--- START OF Text segment ---

- Conference: Southern Conference
- Record: 7–2 (5–1 SoCon)
- Head coach: Dan McGugin (25th season);
- Captain: Bull Brown
- Home stadium: Dudley Field

= 1929 Vanderbilt Commodores football team =

American college football season

The 1929 Vanderbilt Commodores football team was an American football team that represented Vanderbilt University as a member of the Southern Conference during the 1929 college football season. In their 25th season under head coach Dan McGugin, Vanderbilt compiled a 7–2 record.

--- END OF Text segment ---
--- START OF Material ---

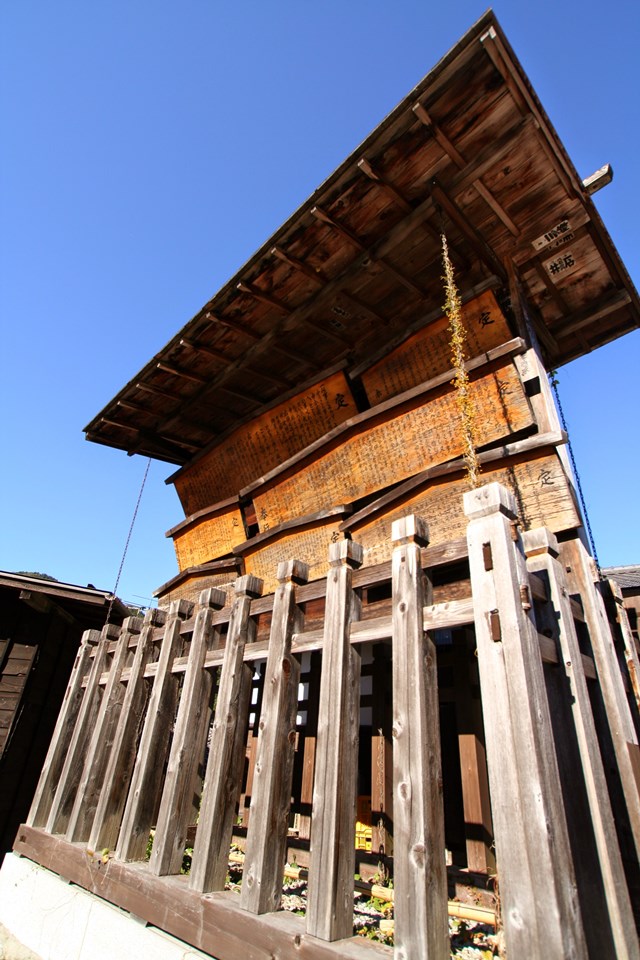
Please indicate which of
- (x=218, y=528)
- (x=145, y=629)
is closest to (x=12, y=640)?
(x=218, y=528)

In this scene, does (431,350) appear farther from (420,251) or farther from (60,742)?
(60,742)

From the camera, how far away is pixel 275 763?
2984mm

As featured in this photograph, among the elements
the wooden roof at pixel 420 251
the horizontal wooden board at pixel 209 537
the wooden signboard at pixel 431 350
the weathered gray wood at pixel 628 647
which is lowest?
the weathered gray wood at pixel 628 647

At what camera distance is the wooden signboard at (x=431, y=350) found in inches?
199

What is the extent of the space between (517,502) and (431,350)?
2.06 metres

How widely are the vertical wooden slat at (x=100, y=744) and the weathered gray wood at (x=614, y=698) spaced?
4181mm

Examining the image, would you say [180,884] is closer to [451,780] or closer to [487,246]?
[451,780]

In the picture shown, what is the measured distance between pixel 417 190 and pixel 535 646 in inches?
177

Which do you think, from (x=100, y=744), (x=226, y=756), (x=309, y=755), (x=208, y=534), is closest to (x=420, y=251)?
(x=208, y=534)

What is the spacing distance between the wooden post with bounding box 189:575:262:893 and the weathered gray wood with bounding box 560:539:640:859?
2.36 metres

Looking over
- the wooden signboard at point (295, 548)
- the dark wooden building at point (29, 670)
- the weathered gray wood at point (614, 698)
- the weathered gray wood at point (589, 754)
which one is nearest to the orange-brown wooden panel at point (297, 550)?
the wooden signboard at point (295, 548)

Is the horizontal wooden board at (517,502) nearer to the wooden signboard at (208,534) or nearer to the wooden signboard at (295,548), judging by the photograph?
the wooden signboard at (295,548)

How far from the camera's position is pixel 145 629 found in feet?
15.9

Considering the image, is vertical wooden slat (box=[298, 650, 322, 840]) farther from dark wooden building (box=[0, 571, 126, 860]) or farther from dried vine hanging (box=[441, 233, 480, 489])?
dark wooden building (box=[0, 571, 126, 860])
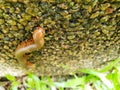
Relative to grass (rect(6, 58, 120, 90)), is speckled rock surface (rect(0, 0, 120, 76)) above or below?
above

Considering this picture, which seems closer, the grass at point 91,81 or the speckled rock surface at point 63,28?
the speckled rock surface at point 63,28

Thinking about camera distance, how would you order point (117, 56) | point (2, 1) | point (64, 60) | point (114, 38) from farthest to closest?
point (117, 56) < point (64, 60) < point (114, 38) < point (2, 1)

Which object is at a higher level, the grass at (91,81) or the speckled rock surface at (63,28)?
the speckled rock surface at (63,28)

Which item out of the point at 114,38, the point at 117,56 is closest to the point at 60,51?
the point at 114,38

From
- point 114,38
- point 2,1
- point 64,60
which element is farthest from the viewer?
point 64,60

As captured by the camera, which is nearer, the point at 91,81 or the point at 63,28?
the point at 63,28

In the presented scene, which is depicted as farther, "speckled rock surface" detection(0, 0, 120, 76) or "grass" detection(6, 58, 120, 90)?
"grass" detection(6, 58, 120, 90)

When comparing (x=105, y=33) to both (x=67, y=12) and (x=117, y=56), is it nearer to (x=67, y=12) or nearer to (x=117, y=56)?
(x=67, y=12)

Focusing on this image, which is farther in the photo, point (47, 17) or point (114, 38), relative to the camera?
point (114, 38)
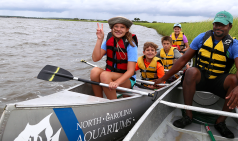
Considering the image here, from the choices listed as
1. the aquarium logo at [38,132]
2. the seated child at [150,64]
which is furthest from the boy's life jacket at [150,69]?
the aquarium logo at [38,132]

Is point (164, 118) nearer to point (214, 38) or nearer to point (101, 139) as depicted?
point (101, 139)

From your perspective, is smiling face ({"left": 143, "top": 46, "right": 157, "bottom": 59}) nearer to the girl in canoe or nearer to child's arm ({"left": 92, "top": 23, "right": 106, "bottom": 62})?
the girl in canoe

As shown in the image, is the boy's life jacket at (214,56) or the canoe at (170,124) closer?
the canoe at (170,124)

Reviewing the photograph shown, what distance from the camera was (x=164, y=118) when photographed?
9.11ft

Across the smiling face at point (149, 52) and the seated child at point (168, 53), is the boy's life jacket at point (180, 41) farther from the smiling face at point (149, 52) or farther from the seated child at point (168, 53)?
the smiling face at point (149, 52)

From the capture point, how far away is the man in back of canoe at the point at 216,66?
7.64 feet

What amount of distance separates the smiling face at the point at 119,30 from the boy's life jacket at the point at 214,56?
3.55ft

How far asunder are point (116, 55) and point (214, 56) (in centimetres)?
133

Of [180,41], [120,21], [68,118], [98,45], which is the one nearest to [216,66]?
[120,21]

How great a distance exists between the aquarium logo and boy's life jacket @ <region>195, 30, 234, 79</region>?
2030 millimetres

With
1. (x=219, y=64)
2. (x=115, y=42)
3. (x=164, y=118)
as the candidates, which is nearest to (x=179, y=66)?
(x=219, y=64)

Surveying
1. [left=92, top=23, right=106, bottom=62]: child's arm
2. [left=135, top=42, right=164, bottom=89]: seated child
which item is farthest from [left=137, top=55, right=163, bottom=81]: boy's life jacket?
[left=92, top=23, right=106, bottom=62]: child's arm

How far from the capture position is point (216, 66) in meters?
2.48

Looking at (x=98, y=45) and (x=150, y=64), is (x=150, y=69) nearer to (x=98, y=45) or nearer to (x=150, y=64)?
(x=150, y=64)
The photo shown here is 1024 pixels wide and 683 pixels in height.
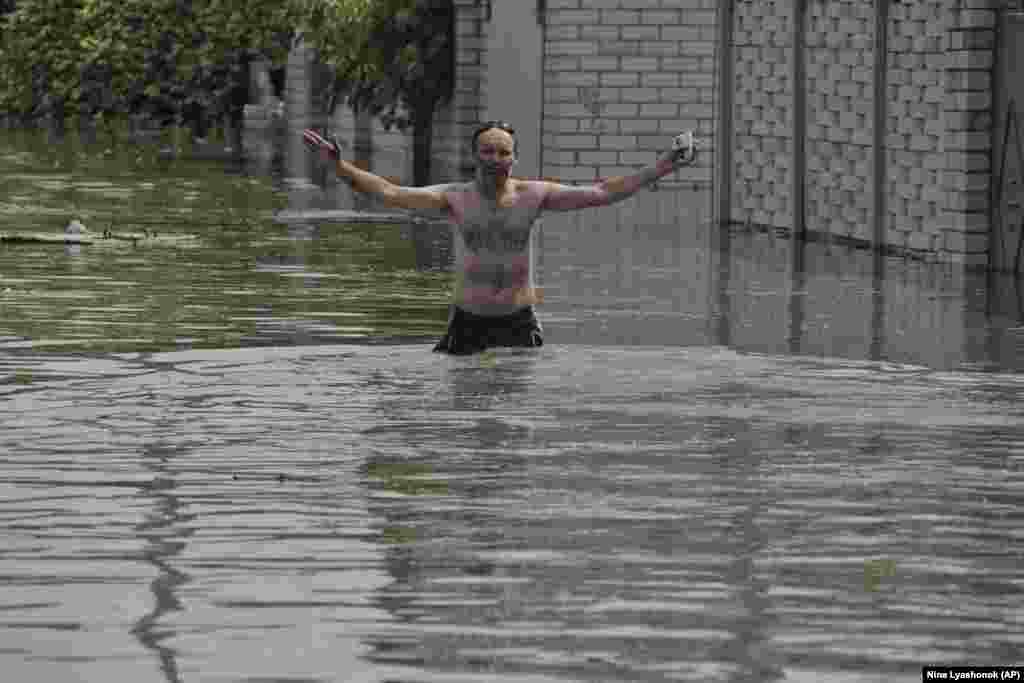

--- END OF Material ---

= Stated task 1 =
From the 1929 Vanderbilt football text, give again the stretch from "The 1929 Vanderbilt" through "a 7–2 record." word for word.
= Stated task 2 =
Name every field label in the bulleted list at the top of the 1929 Vanderbilt football text.

= Task solution 1 =
The 1929 Vanderbilt Commodores football team was an American football team that represented Vanderbilt University as a member of the Southern Conference during the 1929 college football season. In their 25th season under head coach Dan McGugin, Vanderbilt compiled a 7–2 record.

= Task solution 2 =
Conference
Record
Head coach
Captain
Home stadium